▶ _WHAT THE TASK ASKS_:
When you reproduce the entries below, keep each one exact and drop any pictures.

▶ _LISTED ENTRIES_:
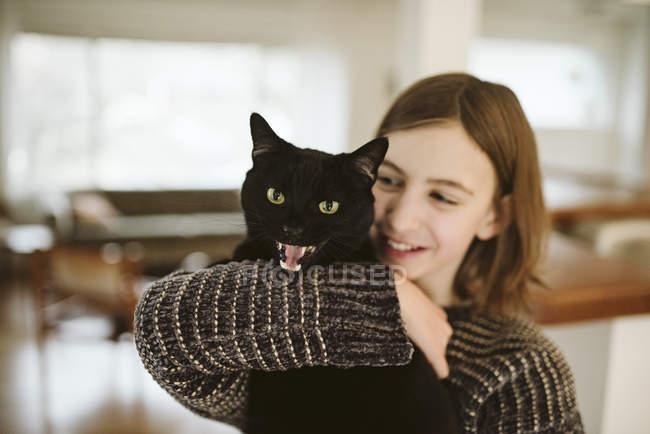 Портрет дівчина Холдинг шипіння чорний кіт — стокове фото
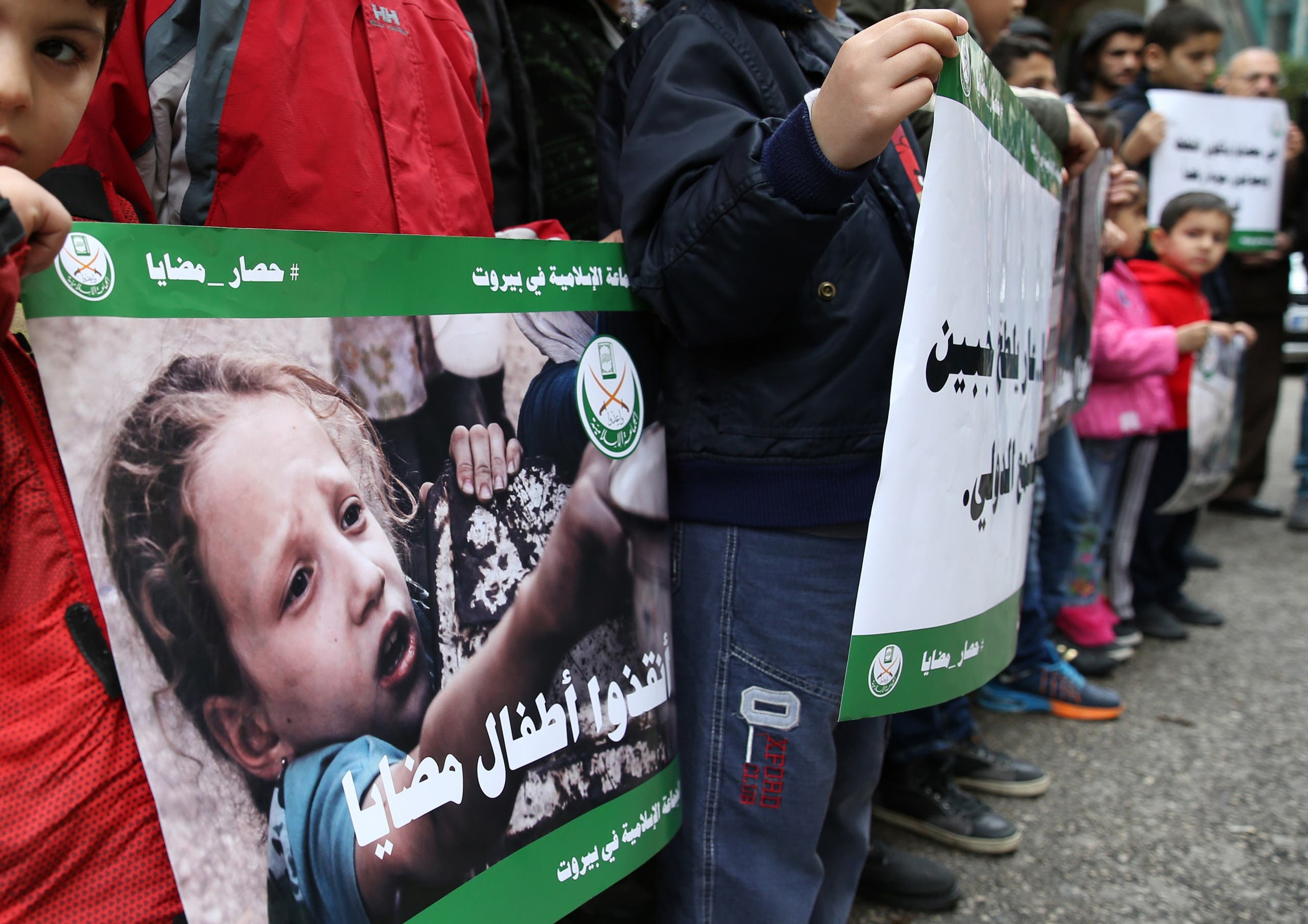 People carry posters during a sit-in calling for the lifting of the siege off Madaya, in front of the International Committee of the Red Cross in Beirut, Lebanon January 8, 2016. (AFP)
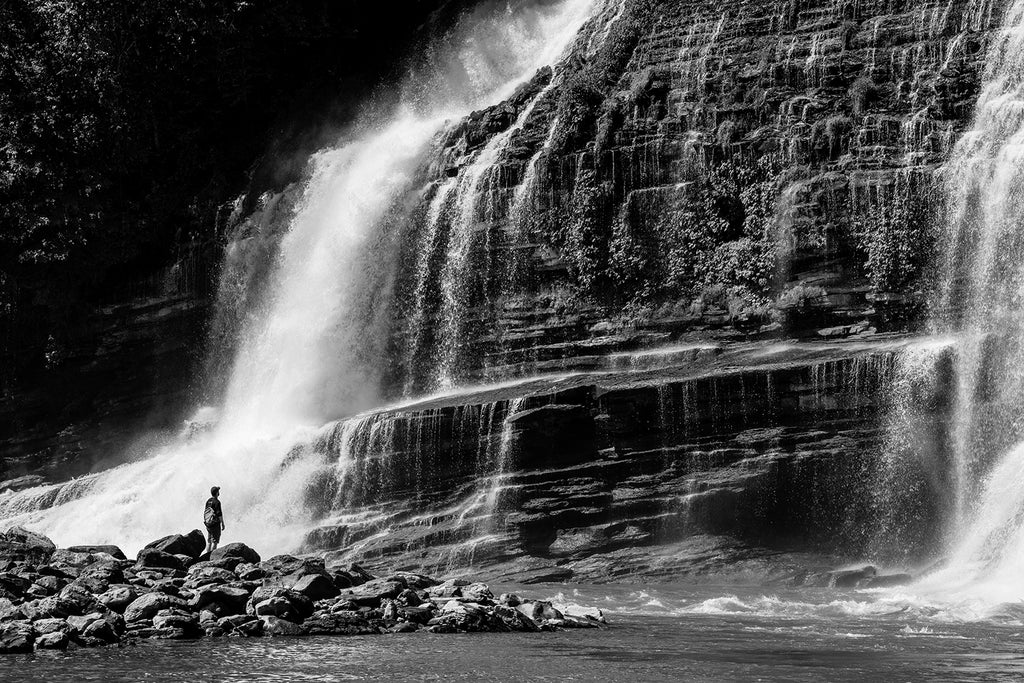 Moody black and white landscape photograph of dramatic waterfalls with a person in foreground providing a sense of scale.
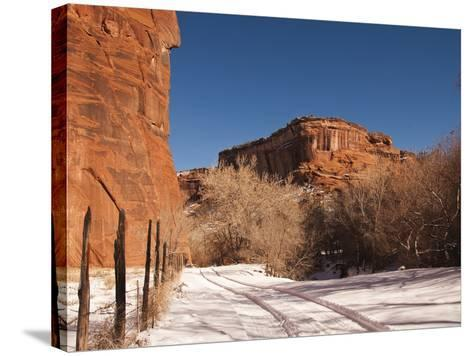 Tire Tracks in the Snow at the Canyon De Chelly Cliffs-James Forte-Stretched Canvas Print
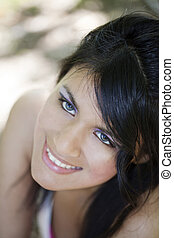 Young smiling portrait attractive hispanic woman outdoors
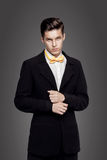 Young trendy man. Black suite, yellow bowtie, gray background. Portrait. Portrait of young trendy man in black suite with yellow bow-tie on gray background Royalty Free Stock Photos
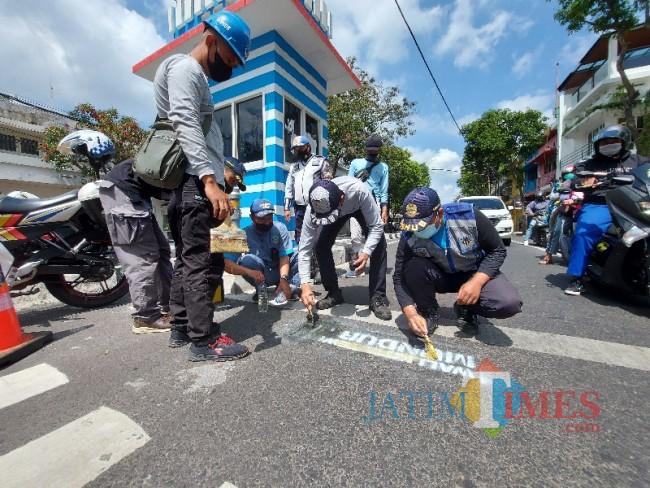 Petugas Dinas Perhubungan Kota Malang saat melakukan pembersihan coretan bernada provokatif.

▶ _ANSWER_:
 Портрет дівчина Холдинг шипіння чорний кіт — стокове фото
 People carry posters during a sit-in calling for the lifting of the siege off Madaya, in front of the International Committee of the Red Cross in Beirut, Lebanon January 8, 2016. (AFP)
 Moody black and white landscape photograph of dramatic waterfalls with a person in foreground providing a sense of scale.
 Tire Tracks in the Snow at the Canyon De Chelly Cliffs-James Forte-Stretched Canvas Print
 Young smiling portrait attractive hispanic woman outdoors
 Young trendy man. Black suite, yellow bowtie, gray background. Portrait. Portrait of young trendy man in black suite with yellow bow-tie on gray background Royalty Free Stock Photos
 Petugas Dinas Perhubungan Kota Malang saat melakukan pembersihan coretan bernada provokatif.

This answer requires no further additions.